If you are not predicting non-targeting controls, you can take the non-targeting from the training AnnData and just copy them over into your predicted AnnData for validation.

In [5]:
# Define our path to the training anndata
tr_adata_path = "./adata_Training.h5ad"

# Read in the anndata
tr_adata = ad.read_h5ad(tr_adata_path)

# Filter for non-targeting
ntc_adata = tr_adata[tr_adata.obs["target_gene"] == "non-targeting"]

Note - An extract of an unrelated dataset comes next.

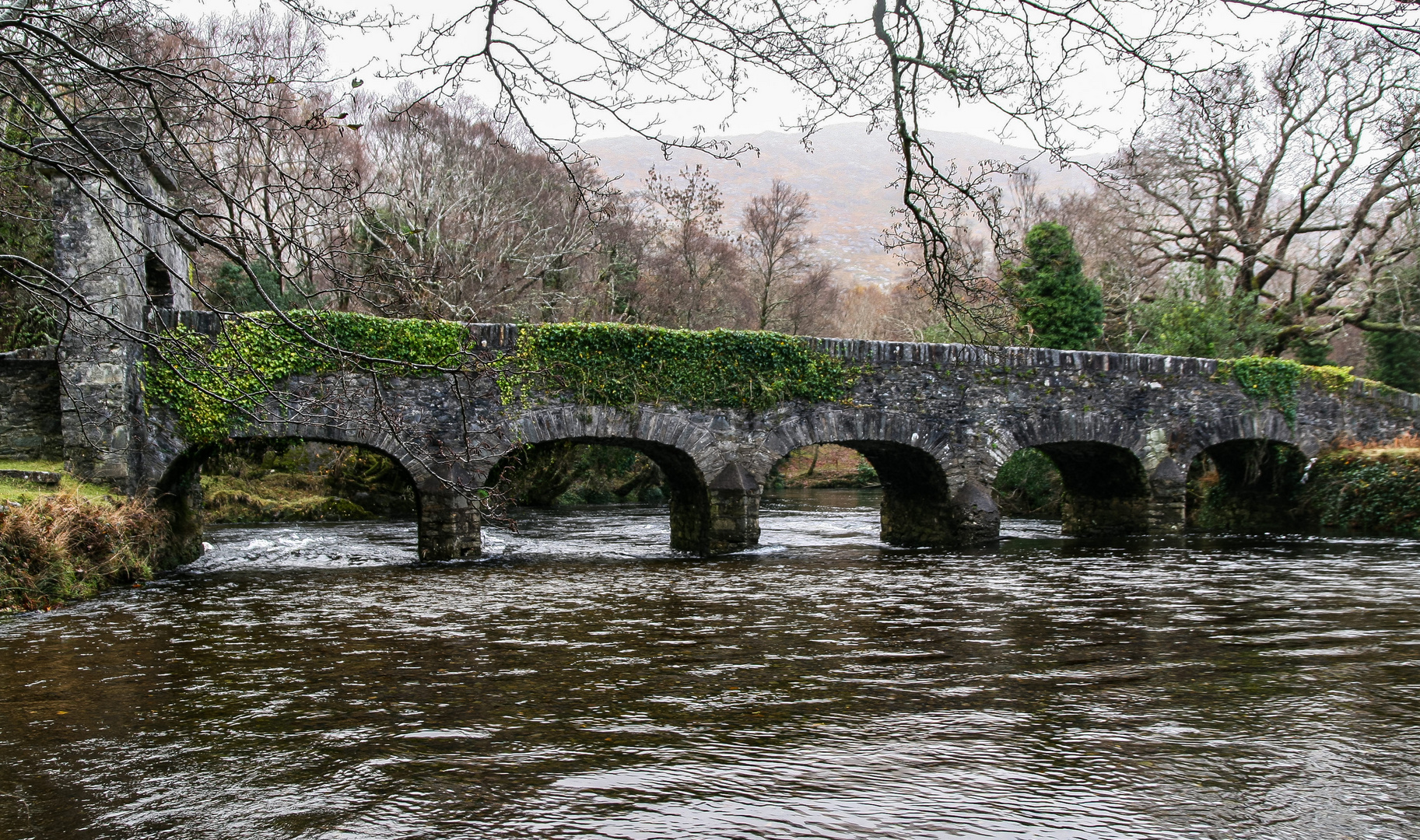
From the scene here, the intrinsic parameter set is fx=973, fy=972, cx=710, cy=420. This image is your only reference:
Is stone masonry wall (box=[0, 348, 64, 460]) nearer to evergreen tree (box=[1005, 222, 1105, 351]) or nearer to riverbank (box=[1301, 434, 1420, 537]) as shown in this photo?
evergreen tree (box=[1005, 222, 1105, 351])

# Append the non-targeting controls to the example anndata if they're missing
if "non-targeting" not in adata.obs["target_gene"].unique():
    assert np.all(adata.var_names.values == ntc_adata.var_names.values), (
        "Gene-Names are out of order or unequal"
    )
    adata = ad.concat(
        [
            adata,
            ntc_adata,
        ]
    )

### Write our predictions to some output path

In [11]:
adata.write_h5ad("./baseline-delta-1.h5ad")

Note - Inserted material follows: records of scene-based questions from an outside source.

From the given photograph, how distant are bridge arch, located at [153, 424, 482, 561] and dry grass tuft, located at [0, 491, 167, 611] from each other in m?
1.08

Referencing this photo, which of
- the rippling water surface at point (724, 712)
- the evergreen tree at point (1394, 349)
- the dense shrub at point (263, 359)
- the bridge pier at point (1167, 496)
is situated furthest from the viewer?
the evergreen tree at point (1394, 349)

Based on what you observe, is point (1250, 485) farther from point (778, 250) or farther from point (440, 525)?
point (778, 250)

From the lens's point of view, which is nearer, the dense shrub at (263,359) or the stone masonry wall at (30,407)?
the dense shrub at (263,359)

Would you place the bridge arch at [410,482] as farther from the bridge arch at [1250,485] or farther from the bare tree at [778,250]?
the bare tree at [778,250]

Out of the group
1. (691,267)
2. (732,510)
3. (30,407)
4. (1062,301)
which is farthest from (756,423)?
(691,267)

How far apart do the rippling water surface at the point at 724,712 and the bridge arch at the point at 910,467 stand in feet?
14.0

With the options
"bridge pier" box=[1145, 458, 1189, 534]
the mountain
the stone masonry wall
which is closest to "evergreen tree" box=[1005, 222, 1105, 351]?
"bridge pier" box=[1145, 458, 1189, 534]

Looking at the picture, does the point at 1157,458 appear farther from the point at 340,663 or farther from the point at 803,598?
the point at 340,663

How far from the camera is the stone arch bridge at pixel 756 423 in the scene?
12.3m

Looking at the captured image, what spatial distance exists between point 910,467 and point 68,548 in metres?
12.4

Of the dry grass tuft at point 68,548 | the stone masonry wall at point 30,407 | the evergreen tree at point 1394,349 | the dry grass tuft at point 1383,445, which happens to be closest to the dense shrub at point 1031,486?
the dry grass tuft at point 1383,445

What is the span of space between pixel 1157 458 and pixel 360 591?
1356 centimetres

## Running `cell-eval prep`

Now that we have our predictions, we will run `cell-eval` to prepare our AnnData for competition scoring.

```bash
cell-eval prep \
    -i ./example.h5ad \
    --genes ./gene_names.csv
```

And that's it! Your model outputs will be output to path: `./example.prep.vcc` are ready for scoring.